- **PROBLEM TO WORK ON**
How many lines in the entries below contain the string "pixel"? Give only the number.

═══

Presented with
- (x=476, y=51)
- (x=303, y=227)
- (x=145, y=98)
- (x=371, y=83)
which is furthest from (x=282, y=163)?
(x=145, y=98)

═══

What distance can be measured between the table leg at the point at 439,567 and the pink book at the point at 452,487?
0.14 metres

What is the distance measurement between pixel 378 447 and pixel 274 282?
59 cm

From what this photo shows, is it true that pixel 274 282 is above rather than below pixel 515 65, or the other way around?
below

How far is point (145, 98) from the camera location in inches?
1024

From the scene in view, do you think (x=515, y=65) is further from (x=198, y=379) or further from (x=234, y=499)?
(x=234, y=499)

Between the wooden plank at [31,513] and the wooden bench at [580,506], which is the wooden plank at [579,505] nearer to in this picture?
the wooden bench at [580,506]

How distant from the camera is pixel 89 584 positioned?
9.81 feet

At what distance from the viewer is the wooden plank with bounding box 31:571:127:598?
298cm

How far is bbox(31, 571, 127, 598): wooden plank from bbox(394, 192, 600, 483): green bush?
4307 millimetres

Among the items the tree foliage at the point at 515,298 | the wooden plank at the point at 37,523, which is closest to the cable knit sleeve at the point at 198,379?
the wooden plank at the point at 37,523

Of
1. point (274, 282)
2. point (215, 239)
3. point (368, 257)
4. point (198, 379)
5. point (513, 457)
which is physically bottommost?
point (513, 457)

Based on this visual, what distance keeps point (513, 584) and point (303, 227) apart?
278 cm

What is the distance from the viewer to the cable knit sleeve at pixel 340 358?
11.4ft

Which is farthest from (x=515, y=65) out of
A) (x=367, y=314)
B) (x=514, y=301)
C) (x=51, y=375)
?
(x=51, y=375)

═══

- **COMPLETE RESPONSE**
4